Kutipan:
──────────

I. PENDAHULUAN
1.1. Latar Belakang dan Masalah
Kertas merupakan salah satu produk turunan selulosa yang memegang peranan penting dalam kehidupan sehari-hari. Kebutuhan pulp dan kertas Indonesia terus mengalami peningkatan seiring dengan pertumbuhan penduduk dan kemajuan aktivitas yang berhubungan dengan pemakaian kertas (Anonim, 2008).
Industri kertas merupakan salah satu jenis industri terbesar di dunia dengan menghasilkan 278 juta ton kertas dan karton, dan menghabiskan 670 juta ton kayu. Seiring dengan meningkatnya jumlah penduduk dunia, kebutuhan akan kertas juga semakin meningkat. Pertumbuhan dalam dekade berikutnya diperkirakan antara 2% hingga 3,5% per tahun, sehingga membutuhkan kenaikan kayu log yang dihasilkan dari lahan hutan seluas 1 sampai 2 juta hektar setiap tahun. Industri kertas, selain membutuhkan kayu sebagai bahan baku utama, juga tergolong industri dengan tingkat konsumsi energi tinggi dan menghasilkan limbah yang cukup membahayakan bagi lingkungan (Ria, 2011). Oleh karena itu, pemerintah perlu mencari alternatif bahan baku lain yang dapat dimanfaatkan sebagai bahan baku pulp dan kertas selain kayu.
Salah satu cara untuk mengatasi kelangkaan dan semakin mahalnya bahan baku kertas yaitu dengan pemanfaatan rumput laut. Luas laut Indonesia yang sesuai
untuk budidaya rumput laut diperkirakan seluas 1,1 juta ha yang sampai saat ini belum digarap dengan maksimal. Rumput laut Eucheuma cottonii merupakan jenis rumput laut yang paling banyak dibudidayakan di wilayah perairan Indonesia.

──────────

Daftar yang Diberikan:
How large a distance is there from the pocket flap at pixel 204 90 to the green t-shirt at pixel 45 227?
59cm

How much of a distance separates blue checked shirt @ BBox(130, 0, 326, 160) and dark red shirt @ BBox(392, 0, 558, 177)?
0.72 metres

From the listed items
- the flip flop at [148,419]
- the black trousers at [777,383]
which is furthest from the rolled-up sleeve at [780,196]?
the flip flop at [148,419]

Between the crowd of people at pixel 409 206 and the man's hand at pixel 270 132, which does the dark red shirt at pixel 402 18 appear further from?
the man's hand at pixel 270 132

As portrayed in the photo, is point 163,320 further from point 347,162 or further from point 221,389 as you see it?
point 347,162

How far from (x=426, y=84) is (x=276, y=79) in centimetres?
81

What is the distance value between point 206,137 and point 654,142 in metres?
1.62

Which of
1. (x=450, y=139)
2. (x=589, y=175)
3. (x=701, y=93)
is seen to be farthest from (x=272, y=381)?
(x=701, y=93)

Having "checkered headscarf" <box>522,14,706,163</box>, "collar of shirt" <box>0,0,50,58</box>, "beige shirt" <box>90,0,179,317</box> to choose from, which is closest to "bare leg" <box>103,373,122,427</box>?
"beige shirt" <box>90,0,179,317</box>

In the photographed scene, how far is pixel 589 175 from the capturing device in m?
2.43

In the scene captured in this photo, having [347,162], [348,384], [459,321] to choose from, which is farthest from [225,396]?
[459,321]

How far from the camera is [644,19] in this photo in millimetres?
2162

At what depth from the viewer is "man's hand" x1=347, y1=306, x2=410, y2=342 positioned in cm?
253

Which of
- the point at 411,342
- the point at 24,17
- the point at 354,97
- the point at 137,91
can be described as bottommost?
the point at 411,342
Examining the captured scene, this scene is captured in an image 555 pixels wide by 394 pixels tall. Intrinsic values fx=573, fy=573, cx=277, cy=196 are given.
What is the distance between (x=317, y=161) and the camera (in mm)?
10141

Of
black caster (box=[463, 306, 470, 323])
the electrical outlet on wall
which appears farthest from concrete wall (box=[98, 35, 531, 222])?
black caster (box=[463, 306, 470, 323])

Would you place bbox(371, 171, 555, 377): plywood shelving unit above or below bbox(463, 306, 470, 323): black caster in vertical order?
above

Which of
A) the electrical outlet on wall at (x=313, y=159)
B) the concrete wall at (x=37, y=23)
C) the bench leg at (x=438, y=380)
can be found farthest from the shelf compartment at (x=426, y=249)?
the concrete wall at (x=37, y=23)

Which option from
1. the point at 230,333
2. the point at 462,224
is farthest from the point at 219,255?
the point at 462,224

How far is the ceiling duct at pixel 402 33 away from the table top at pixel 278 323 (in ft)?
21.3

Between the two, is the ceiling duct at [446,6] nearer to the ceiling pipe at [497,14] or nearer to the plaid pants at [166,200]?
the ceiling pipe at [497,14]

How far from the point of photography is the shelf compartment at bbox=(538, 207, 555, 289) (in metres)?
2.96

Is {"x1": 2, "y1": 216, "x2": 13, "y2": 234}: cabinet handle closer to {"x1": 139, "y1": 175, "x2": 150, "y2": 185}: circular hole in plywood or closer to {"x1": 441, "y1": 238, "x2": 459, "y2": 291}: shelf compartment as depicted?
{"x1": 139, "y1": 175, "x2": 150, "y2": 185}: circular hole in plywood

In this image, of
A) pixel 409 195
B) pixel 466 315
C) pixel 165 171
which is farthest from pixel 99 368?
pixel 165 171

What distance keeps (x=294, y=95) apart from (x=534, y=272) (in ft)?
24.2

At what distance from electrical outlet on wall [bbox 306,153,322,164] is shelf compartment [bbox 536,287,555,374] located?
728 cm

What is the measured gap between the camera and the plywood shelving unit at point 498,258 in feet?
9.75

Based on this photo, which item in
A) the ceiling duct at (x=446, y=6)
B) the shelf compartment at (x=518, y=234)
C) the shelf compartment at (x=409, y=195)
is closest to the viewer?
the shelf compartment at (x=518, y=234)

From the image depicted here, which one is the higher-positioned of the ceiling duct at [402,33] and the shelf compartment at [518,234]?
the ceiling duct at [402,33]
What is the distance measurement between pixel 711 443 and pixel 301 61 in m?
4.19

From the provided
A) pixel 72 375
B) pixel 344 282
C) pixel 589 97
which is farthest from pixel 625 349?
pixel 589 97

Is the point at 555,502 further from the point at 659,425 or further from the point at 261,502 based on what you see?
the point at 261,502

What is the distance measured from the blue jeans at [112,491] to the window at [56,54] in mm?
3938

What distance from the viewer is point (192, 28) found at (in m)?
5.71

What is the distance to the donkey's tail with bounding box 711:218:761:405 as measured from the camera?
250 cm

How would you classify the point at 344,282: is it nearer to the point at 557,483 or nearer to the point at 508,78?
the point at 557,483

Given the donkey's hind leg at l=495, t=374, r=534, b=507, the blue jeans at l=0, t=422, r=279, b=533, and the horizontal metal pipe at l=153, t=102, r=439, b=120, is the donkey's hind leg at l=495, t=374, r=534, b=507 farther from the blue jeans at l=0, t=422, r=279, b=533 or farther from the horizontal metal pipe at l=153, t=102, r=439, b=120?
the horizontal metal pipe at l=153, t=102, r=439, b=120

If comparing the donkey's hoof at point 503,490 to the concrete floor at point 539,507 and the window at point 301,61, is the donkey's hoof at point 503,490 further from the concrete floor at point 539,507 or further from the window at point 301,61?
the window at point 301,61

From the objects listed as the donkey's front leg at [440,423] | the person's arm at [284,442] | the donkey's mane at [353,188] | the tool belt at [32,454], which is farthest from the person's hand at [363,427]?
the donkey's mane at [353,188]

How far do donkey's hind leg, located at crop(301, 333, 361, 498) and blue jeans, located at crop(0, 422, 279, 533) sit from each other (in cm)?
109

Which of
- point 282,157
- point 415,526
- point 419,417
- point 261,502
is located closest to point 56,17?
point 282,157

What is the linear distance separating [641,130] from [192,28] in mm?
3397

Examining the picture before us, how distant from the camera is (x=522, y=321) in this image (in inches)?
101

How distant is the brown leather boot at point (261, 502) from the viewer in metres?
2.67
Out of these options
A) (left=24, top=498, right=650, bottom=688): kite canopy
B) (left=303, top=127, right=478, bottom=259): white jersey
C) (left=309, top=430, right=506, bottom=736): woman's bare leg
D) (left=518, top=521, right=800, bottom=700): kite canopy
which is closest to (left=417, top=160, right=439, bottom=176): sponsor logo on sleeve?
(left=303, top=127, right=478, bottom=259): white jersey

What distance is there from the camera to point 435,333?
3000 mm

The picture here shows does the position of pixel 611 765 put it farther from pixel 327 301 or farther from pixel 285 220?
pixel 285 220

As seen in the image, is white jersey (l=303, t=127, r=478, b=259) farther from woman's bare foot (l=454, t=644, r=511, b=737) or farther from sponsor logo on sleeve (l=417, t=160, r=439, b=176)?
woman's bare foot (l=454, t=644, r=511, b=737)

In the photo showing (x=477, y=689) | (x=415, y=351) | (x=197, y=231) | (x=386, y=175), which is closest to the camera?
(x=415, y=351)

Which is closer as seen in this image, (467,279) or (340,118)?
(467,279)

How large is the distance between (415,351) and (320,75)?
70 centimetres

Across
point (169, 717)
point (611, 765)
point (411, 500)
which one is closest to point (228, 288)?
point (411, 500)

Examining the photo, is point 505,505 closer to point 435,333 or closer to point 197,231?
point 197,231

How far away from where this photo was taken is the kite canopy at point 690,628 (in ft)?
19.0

──────────

Tugas 1:
Jawablah pertanyaan berikut berdasarkan kutipan tentang bahan baku kertas di atas.
(a) Berapa juta ton kertas dan karton yang dihasilkan industri kertas?
(b) Berapa perkiraan pertumbuhan per tahun dalam dekade berikutnya?
(c) Jenis rumput laut apa yang paling banyak dibudidayakan di wilayah perairan Indonesia?
Tugas 2:
Teruskan kutipan tentang bahan baku kertas di atas, mulai setelah kalimat terakhirnya.

Jawaban Tertulis 1:
(a) Industri kertas menghasilkan 278 juta ton kertas dan karton.
(b) Pertumbuhannya diperkirakan antara 2% hingga 3,5% per tahun.
(c) Jenis yang paling banyak dibudidayakan adalah rumput laut Eucheuma cottonii.

Jawaban Tertulis 2:
Beberapa kelebihan yang dimiliki rumput laut sebagai bahan dasar kertas adalah pertumbuhan massa rumput laut yang sangat tinggi, yakni 5-10% sehari. Dengan masa panen 70 hari, pertumbuhan tersebut sangat pesat dibandingkan dengan pohon sebagai bahan baku kertas konvensional, yang baru dapat dipanen minimal 7 tahun bahkan 15 tahun pada negara-negara subtropis. Untuk negara tropis seperti Indonesia, rumput laut dapat dipanen sepanjang tahun, sedangkan negara beriklim subtropis, panen rumput laut hanya dapat dilakukan selama 2 kali dalam setahun. (Ria, 2011).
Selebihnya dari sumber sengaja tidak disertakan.